Guide Section
Start with the workflow, not the proxy label
The fastest way to make a weak proxy decision is to ask which model is better in general. There is no universal winner. For GEO-sensitive research, SEO validation, localization checks, and ad monitoring, a proxy only becomes good when it matches the job, the target site, and the way requests are distributed over time.
That is why Country-level targeting and City-level targeting should be compared against operational constraints. If the workflow breaks because the site expects local consumer traffic, one answer is usually obvious. If the workflow breaks because the task needs throughput, concurrency, or stable private infrastructure, the other answer usually wins.
Guide Section
Measure GEO realism, session length, and request rhythm
The key is not precision for its own sake. The key is whether extra precision changes the business decision. This is especially important when the target page changes by country, city, account state, or storefront view.
Session design matters less than getting the right geography, but stable continuity can still matter for repeated local checks.

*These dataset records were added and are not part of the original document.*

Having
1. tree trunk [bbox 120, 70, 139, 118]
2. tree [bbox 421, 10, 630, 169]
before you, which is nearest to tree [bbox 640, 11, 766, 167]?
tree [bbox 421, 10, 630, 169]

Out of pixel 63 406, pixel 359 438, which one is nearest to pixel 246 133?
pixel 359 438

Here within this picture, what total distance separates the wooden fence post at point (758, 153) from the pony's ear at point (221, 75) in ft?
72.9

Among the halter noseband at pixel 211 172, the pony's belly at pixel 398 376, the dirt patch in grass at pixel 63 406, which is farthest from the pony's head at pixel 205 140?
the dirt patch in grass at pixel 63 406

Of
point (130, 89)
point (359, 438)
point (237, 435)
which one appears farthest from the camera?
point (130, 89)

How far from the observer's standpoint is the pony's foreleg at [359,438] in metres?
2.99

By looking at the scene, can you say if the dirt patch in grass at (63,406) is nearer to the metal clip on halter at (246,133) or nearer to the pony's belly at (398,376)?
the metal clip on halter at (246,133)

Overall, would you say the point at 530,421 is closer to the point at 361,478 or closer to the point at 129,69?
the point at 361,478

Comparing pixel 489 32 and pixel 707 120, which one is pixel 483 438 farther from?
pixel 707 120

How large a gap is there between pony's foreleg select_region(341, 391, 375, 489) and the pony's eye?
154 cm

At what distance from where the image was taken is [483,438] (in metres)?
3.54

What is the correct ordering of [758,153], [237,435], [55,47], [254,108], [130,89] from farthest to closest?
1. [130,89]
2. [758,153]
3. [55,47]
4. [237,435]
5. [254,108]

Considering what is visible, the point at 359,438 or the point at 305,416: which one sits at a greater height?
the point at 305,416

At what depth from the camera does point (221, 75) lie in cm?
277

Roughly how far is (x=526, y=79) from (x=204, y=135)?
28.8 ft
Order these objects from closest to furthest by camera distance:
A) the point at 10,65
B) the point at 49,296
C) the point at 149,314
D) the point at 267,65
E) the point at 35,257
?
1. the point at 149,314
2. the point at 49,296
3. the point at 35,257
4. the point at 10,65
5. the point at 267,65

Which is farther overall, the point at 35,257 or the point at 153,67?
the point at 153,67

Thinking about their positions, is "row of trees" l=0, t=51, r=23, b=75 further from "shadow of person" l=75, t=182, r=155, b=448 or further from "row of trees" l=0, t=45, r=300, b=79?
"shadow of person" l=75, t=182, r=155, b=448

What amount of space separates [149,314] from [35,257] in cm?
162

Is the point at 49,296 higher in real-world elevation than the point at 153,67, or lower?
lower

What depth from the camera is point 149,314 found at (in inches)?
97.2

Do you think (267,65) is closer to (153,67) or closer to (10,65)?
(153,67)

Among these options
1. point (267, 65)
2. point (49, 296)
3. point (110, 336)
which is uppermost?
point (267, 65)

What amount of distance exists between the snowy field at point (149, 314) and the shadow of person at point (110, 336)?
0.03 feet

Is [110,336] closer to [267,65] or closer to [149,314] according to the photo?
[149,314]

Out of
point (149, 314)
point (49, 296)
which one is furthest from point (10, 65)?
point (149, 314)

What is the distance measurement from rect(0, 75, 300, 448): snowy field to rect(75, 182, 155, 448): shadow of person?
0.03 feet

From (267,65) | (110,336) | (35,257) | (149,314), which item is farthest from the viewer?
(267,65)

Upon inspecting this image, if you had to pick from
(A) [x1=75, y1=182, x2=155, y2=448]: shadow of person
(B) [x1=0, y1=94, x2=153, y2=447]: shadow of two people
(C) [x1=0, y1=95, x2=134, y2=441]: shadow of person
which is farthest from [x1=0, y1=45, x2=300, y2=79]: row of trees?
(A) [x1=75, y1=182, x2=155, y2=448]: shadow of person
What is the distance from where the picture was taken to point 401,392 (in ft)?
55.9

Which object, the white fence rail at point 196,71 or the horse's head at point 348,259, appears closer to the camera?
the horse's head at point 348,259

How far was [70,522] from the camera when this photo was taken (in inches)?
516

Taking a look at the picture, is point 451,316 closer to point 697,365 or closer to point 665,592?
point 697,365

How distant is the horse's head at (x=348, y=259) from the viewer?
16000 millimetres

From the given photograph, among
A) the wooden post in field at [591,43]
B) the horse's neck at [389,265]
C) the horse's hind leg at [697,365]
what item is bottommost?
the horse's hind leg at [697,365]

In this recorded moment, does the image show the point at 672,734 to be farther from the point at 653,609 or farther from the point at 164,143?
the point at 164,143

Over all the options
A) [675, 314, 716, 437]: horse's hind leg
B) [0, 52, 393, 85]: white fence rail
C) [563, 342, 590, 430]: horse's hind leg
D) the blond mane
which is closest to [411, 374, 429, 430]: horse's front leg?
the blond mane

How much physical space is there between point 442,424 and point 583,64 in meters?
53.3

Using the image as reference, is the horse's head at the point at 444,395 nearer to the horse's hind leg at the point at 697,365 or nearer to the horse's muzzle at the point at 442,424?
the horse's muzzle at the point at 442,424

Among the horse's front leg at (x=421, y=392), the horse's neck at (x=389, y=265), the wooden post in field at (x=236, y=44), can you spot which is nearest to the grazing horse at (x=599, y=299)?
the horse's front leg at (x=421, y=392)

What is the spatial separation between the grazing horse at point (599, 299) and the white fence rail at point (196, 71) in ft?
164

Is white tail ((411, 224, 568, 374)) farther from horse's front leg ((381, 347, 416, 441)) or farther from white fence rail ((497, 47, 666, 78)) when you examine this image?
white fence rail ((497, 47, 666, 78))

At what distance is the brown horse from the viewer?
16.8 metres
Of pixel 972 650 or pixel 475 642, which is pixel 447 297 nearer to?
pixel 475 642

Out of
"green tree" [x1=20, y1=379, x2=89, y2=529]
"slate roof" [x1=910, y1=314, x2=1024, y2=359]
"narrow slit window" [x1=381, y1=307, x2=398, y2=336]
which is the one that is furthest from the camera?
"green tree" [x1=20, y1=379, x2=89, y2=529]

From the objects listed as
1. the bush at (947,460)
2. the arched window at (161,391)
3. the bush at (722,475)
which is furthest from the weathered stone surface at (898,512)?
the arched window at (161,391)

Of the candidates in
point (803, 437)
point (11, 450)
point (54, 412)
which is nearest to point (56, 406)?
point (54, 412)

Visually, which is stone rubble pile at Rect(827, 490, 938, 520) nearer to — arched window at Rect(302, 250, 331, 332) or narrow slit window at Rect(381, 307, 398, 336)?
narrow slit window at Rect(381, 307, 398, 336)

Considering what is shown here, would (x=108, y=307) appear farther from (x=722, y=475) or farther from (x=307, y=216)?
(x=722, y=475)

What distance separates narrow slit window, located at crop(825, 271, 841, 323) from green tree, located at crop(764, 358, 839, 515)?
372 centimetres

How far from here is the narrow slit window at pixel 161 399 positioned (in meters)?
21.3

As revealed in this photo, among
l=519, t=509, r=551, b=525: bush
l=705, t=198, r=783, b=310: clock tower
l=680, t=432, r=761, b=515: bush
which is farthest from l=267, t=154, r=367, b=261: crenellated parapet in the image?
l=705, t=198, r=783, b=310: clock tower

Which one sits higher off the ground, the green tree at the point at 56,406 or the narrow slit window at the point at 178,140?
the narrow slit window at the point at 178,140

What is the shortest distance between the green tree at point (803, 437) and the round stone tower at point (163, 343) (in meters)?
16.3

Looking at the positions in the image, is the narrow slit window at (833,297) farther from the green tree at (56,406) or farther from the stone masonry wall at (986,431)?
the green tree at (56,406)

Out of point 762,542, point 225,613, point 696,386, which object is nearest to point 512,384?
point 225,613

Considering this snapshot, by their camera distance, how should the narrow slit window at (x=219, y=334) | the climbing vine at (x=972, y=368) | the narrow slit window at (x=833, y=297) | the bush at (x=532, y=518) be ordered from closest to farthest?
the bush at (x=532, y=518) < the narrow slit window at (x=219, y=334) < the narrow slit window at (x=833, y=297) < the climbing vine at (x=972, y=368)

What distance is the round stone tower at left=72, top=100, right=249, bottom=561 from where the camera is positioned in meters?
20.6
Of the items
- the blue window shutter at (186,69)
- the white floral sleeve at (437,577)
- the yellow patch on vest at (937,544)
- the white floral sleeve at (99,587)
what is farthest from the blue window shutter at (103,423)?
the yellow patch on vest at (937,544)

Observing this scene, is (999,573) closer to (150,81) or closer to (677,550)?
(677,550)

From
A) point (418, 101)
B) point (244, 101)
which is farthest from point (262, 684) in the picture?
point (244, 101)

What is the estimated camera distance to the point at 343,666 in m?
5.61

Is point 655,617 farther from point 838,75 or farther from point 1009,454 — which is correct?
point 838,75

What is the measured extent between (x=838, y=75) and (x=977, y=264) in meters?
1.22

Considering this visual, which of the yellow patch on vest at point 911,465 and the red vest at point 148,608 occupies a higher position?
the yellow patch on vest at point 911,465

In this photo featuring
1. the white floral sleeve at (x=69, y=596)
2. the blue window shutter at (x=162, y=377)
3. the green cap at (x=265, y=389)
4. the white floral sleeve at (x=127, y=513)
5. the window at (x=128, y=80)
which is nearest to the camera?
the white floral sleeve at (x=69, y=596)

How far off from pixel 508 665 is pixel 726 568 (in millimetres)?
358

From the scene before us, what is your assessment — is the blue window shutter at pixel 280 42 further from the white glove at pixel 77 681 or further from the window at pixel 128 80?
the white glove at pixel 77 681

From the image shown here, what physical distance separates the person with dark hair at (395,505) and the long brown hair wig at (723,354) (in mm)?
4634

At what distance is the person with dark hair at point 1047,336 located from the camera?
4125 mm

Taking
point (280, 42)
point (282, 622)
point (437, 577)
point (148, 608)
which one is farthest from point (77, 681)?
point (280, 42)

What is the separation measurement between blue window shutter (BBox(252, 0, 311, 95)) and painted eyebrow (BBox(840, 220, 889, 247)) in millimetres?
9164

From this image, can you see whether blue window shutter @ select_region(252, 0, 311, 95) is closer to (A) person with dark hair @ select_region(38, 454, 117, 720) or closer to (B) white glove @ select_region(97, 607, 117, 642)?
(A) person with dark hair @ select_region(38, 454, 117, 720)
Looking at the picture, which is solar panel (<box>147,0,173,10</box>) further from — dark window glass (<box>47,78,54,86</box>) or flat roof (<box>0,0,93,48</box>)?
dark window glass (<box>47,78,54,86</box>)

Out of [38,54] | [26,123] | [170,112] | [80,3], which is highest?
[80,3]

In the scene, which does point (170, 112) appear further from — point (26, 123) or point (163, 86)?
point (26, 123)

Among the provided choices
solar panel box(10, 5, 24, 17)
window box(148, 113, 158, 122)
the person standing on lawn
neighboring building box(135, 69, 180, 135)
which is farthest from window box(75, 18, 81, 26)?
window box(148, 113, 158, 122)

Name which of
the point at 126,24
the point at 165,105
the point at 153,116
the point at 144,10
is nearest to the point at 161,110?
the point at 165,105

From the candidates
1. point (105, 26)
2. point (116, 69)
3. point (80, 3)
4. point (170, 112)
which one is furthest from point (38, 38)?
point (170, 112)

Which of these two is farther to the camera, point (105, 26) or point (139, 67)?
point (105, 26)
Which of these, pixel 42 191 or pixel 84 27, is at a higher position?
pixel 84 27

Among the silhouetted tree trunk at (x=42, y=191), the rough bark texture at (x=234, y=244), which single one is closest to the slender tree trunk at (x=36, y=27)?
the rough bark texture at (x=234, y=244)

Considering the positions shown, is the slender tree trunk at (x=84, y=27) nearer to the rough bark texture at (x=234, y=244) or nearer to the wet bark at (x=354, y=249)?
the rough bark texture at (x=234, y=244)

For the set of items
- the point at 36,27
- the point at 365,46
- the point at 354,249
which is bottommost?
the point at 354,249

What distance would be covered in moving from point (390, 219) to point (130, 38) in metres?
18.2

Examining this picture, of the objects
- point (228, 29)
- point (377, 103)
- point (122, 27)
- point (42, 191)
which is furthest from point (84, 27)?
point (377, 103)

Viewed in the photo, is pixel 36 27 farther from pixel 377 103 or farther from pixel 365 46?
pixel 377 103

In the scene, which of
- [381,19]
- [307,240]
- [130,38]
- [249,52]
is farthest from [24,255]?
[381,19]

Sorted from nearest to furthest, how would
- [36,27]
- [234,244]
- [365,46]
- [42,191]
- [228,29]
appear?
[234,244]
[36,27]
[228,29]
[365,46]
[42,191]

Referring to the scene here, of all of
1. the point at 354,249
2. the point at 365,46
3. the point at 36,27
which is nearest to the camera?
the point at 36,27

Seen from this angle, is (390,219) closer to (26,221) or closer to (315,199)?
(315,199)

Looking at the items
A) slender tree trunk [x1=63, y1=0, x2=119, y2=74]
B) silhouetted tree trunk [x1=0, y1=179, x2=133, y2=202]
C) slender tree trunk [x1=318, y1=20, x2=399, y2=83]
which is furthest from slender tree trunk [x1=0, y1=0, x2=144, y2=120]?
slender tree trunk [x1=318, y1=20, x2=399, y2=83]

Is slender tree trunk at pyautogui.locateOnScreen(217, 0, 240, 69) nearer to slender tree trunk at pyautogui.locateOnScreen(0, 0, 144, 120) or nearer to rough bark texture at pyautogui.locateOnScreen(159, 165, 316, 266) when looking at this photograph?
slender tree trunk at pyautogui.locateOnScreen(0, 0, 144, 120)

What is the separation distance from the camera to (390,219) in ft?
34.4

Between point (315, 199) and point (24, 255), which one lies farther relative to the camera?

On top of that, request rhythm matters. Some workflows succeed with short bursts and frequent IP changes, while others need stable continuity for long sessions, repeated checks, or account trust.
Guide Section
Translate the answer into implementation rules
Once the right side of the comparison is clear, document it in routing rules, budget expectations, and internal linking. The guide should lead to a matching product page, pricing page, and related use-case pages so the team does not reopen the same decision every week.
A strong implementation also means defining what would force a change later. If the workflow grows, needs broader GEO coverage, or moves from testing into constant production traffic, the correct proxy choice can evolve without the original guide becoming wrong.